Partials takes place 11 years after that fatal day. The small fraction of mankind that is immune to RM has taken refuge on Long Island, but it is hardly the unified nation portrayed in the image to which it desperately clings. Amongst other things going wrong, rebels surround Kira’s community, tension grows inside of it, and attempts to find a cure to RM become more frantic. They become so frantic, in fact, that the government—because what would this novel be without a corrupt government?— has begun to breed the remaining humans like cattle in the fervent hope that a child is born immune.
“Forget love, forget freedom, forget choice, just get knocked up and save the damn world already. ”
~Kira paraphrasing the Hope Act
Oh, and did I not mention that the youngest known human being on the planet is 14 years old?
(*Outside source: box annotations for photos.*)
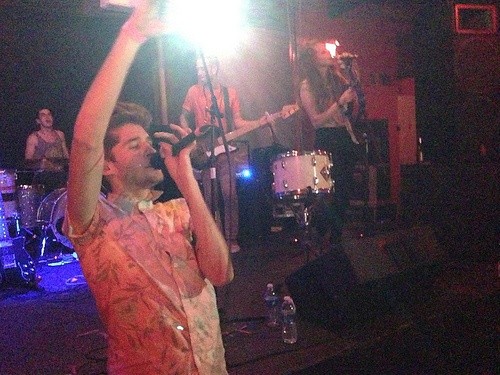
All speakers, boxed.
[284,229,432,330]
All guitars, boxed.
[189,104,299,170]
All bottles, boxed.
[263,285,277,327]
[280,296,297,344]
[417,137,424,162]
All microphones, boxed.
[150,125,211,170]
[334,53,358,61]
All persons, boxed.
[61,0,234,375]
[299,38,359,246]
[180,52,273,252]
[25,107,70,170]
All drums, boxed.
[3,200,18,218]
[18,184,46,226]
[271,150,337,202]
[37,187,106,249]
[0,168,18,194]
Oops. Humanity’s fast-approaching expiration date must have slipped my mind.
Wow; all of this talk and we haven’t even gotten to my favourite part of Partials yet: the medical commentary. Kira, besides being a total kick-crack heroine, is one smart cookie: she’s in training to become a medic in the maternity ward. You might think that the maternity ward is somewhat, if only slightly, boring—and you might be right. However, you need not fear: when Kira takes the search to find a cure to RM into her own hands, Partials waves all of those pregnant mothers goodbye and slam-dunks its readers into private laboratories, dumbed-down medical jargon , and medical phenomena explained.
If you are at all familiar with my reading preferences, you’ll know that a novel integrating a plague (taking post-apocalyptic plots to the next level since the 14th century), great medical elements (sci-fi like you’ve never seen it before), and a wildly corrupt and selfish government (also known as the best part of a dystopian!) is not only right up my alley, but the best book I’ve read all summer. Partials is the book for you if you liked Cinder’s Human-Like Cyborg V.S. Unfeeling Monster battle, if you liked Contagion’s dip into the medical domain, or if you appreciate good plots, great characters, and a helluva of a lot of action. 5/5 stars!